## [Document section]
##############################
Thursday, Oct. 18, 1945. In this morning's news the official Navy summary for [the] Typhoon is as follows: ships, 7 sunk, 19 on reefs & abandoned, 38 damaged; men, 35 dead, 41 missing, 423 injured. This [the men] still seems very low and is probably an incomplete report. 1000: Long. 123°.0', Lat. 32°.28'. 1600: Arrived at a Japanese island (Ross Is.), Kakyo To, 3 mi long and 1½ mi wide. Three of our ships were dispatched to sink four floating mines discovered to port and in center of our columns. Kakyo To is just off coast of Korea, Long. 124°.41, Lat. 34°.
Friday, Oct. 19,1945, 1200-1600: Watch. Started to sweep today. No mines. Edge of field.
Saturday, Oct. 20, 1945, 0800-1200: Watch. Two mines. MERVINE and THOMPSON each cut one.
Sunday, Oct. 21, 1945, 0800-1200: Watch. We are #4 ship in a six ship sweep. [See sketch below.] Ships participating in this operation are as follows: DMS 31 MERVINE; DMS 35 ENDICOTT; DMS 38 THOMPSON; DMS 39 COWIE: DMS 40 KNIGHT and DMS 41 DORAN. Swept 4 mines today, ENDICOTT got two.
##############################
## [Source data]

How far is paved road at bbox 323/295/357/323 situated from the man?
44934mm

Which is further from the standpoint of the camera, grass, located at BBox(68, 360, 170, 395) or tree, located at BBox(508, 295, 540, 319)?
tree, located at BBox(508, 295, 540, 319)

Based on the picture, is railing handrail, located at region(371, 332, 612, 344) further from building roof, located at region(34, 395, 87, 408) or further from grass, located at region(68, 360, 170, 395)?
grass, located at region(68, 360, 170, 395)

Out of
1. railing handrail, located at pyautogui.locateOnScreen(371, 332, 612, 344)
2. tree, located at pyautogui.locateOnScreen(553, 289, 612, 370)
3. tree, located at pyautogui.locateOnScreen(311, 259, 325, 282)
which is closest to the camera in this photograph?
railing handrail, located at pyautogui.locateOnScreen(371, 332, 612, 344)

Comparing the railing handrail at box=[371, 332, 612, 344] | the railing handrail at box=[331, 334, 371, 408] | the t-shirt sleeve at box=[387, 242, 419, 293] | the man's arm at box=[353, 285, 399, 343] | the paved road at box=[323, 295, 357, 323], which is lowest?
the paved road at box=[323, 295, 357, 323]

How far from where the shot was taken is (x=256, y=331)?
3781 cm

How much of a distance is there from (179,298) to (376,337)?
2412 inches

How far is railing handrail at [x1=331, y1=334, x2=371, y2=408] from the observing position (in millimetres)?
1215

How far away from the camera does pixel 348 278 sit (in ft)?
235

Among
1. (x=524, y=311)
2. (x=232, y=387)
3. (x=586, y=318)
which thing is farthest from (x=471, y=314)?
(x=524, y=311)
##############################
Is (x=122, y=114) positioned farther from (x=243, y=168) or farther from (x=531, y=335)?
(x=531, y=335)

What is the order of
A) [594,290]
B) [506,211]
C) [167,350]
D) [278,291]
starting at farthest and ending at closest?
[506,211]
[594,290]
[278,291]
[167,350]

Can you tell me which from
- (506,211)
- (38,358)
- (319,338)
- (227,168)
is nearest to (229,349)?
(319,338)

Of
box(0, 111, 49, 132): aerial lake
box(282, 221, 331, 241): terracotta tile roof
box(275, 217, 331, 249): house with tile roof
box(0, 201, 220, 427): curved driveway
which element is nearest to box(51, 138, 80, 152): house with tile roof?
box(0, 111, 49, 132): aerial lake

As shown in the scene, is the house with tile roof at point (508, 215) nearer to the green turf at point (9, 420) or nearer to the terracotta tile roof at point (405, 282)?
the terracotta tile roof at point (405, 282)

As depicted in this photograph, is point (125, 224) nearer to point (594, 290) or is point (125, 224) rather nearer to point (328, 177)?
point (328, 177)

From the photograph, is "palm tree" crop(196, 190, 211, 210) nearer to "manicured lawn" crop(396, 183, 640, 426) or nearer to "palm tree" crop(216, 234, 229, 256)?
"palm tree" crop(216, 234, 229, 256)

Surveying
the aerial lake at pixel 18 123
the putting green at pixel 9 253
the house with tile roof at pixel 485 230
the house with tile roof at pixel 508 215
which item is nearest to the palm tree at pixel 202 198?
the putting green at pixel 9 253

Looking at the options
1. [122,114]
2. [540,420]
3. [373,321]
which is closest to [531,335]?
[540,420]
##############################
## [What to work on]
In the October 1945 entries, why were three ships dispatched on arrival at Kakyo To? The records have nothing to do with what is asked here.

## [Task response]
Four floating mines had been discovered to port and in the center of the columns. The three ships were sent to sink them.